# Exercise instructions
Each line from the one that contains "With respect to" to the end of the material must be quoted exactly; include both end lines and nothing else.

# Data rows
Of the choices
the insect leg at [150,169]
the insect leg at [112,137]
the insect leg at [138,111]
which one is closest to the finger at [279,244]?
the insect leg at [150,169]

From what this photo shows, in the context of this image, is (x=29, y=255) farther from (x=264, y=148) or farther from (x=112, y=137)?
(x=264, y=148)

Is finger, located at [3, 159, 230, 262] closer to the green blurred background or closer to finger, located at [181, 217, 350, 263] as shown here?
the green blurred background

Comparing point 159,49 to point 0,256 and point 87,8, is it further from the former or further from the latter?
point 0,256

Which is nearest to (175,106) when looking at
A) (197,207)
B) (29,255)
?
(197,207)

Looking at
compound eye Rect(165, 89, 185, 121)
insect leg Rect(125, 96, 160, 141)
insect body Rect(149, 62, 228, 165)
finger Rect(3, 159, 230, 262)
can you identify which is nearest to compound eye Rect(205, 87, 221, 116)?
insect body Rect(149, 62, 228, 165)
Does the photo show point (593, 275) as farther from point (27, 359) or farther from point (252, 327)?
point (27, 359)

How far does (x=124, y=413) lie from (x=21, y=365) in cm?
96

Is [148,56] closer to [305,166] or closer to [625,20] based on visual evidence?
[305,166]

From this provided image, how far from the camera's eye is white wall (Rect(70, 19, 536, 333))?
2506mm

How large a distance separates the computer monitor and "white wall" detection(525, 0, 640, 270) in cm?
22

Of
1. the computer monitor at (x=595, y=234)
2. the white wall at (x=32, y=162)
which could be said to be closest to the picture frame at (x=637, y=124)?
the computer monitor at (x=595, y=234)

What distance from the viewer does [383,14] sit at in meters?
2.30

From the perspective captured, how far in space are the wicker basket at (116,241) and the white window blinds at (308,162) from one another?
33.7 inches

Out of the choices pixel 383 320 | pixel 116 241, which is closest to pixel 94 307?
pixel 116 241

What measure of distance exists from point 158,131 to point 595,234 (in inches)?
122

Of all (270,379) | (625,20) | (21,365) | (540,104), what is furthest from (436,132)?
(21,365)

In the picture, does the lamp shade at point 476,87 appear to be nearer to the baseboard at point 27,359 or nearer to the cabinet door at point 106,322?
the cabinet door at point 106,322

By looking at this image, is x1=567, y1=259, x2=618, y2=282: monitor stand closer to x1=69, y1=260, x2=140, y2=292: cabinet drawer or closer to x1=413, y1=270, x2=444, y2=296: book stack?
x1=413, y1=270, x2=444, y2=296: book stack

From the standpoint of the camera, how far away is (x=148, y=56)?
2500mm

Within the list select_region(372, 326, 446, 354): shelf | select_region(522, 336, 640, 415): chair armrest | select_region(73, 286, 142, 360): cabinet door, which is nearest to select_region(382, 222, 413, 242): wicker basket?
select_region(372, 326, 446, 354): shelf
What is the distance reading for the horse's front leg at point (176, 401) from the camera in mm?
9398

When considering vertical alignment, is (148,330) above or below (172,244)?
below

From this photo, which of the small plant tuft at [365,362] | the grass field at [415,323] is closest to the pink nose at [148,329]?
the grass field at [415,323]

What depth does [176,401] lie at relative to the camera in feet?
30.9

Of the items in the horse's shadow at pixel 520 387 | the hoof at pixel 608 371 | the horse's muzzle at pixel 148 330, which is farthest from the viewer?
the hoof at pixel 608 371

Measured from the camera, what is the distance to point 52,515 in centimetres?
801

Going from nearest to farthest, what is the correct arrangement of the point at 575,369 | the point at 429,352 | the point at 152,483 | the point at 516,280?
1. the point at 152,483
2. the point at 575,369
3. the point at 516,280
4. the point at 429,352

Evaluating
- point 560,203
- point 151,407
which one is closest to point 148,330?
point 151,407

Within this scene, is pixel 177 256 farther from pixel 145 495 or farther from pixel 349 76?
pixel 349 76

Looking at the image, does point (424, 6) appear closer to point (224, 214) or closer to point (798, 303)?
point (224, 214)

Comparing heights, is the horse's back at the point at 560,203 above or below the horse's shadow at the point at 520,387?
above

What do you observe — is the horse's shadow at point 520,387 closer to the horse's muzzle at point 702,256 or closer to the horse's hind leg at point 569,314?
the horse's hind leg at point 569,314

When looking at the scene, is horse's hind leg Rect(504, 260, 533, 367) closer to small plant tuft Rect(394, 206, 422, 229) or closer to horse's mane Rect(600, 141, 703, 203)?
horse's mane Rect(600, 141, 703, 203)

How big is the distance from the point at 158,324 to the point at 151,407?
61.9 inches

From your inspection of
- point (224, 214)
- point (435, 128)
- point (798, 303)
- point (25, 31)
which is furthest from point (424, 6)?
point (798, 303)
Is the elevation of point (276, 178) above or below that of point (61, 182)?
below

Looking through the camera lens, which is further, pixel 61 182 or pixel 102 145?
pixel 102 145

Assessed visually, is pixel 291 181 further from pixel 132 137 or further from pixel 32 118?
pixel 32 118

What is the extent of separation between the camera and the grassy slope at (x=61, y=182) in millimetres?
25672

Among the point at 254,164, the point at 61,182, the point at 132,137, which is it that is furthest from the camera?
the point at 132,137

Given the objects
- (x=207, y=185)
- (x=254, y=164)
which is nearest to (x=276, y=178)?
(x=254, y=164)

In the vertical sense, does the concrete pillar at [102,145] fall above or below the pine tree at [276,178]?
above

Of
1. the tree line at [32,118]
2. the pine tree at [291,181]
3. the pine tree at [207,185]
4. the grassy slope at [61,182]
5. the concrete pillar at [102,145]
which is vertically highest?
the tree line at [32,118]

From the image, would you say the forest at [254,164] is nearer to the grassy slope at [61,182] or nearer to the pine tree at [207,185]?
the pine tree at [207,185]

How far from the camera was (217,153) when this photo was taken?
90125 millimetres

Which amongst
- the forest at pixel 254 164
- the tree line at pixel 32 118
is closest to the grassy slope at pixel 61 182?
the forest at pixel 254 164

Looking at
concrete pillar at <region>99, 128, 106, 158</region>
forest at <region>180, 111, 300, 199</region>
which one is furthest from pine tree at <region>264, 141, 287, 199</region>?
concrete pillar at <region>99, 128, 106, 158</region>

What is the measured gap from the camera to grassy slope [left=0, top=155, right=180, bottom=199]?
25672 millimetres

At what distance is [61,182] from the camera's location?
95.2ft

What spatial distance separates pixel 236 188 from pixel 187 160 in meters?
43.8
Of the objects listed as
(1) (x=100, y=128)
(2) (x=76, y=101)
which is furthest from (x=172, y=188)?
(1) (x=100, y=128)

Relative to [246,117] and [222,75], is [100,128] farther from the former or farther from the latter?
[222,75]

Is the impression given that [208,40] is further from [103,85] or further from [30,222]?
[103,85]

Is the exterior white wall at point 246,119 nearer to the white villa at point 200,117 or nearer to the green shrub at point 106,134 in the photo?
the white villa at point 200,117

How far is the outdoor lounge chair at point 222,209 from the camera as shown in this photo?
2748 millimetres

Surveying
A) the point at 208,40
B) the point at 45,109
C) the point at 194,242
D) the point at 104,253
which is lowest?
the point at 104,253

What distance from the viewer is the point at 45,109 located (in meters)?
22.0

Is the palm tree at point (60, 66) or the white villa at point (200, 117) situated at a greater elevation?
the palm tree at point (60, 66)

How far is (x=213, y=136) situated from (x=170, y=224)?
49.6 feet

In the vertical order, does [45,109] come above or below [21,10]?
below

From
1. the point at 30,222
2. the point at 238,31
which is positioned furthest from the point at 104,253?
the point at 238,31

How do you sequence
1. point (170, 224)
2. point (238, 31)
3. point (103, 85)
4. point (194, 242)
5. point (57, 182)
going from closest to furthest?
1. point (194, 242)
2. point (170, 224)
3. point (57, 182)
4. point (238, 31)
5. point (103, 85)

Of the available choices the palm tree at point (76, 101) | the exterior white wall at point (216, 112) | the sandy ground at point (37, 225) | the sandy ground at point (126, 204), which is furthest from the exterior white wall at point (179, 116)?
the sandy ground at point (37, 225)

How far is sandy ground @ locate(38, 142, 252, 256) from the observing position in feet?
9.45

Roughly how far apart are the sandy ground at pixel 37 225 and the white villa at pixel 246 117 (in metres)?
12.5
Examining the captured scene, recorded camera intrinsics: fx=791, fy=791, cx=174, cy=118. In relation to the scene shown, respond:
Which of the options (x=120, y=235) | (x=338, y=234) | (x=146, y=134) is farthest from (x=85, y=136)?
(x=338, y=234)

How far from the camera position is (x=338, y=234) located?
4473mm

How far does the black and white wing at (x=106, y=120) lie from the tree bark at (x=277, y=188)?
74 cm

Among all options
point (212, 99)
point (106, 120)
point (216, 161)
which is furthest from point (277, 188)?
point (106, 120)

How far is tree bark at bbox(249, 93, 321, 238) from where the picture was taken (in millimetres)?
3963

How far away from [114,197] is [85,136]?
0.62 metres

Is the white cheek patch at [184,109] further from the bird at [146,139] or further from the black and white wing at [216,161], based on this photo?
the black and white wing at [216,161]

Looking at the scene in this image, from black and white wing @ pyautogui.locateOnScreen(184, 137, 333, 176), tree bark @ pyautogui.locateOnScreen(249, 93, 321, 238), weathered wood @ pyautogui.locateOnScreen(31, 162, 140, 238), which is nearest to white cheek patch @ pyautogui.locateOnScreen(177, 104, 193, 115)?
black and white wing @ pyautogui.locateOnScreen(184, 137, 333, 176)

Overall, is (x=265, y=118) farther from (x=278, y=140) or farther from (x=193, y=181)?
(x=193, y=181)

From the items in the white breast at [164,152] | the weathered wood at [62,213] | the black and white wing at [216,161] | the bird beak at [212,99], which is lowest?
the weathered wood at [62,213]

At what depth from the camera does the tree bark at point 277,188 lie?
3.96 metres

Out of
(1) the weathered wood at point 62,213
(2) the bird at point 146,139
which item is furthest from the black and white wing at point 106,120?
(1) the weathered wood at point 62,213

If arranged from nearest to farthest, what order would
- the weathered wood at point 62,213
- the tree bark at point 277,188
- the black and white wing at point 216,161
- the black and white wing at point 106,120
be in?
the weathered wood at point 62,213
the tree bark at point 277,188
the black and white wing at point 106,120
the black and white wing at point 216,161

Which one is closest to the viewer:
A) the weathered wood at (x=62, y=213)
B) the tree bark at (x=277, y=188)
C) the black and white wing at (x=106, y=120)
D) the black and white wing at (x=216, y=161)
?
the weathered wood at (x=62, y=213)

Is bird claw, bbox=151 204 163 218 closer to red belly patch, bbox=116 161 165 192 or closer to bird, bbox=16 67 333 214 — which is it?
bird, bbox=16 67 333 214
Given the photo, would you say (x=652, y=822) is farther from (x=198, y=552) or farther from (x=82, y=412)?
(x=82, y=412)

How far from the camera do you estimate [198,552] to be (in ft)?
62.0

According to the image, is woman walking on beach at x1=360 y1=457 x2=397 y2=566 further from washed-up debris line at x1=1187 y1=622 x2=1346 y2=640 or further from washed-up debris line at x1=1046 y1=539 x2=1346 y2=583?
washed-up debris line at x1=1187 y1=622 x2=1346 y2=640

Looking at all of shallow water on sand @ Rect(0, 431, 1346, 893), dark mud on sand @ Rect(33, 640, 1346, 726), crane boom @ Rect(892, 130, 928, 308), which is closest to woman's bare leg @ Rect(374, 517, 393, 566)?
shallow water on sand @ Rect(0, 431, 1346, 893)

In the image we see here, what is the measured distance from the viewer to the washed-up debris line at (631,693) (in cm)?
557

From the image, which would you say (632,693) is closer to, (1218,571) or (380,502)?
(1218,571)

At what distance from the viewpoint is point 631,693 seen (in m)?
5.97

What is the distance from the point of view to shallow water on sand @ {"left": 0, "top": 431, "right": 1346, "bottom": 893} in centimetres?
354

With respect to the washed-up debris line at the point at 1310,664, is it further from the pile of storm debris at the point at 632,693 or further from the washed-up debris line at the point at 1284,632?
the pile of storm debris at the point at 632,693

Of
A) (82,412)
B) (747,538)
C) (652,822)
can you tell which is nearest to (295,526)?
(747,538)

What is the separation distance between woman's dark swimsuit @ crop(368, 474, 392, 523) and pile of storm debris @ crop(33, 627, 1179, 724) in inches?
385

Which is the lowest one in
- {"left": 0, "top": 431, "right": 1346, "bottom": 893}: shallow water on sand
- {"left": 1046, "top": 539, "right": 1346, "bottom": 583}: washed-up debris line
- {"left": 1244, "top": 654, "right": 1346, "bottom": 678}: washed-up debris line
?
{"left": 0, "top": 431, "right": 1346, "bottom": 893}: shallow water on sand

# Result of the exercise
With respect to the washed-up debris line at the point at 1310,664, is it further from the pile of storm debris at the point at 632,693 or further from the washed-up debris line at the point at 1284,632?
the pile of storm debris at the point at 632,693

Of
A) (82,412)
B) (747,538)
C) (652,822)
can you tell which is nearest to (295,526)?
(747,538)

What is the separation distance between woman's dark swimsuit @ crop(368, 474, 392, 523) and pile of storm debris @ crop(33, 627, 1179, 724) in inches?
385

Which is the lowest one in
- {"left": 0, "top": 431, "right": 1346, "bottom": 893}: shallow water on sand
- {"left": 1046, "top": 539, "right": 1346, "bottom": 583}: washed-up debris line
- {"left": 1244, "top": 654, "right": 1346, "bottom": 678}: washed-up debris line
?
{"left": 0, "top": 431, "right": 1346, "bottom": 893}: shallow water on sand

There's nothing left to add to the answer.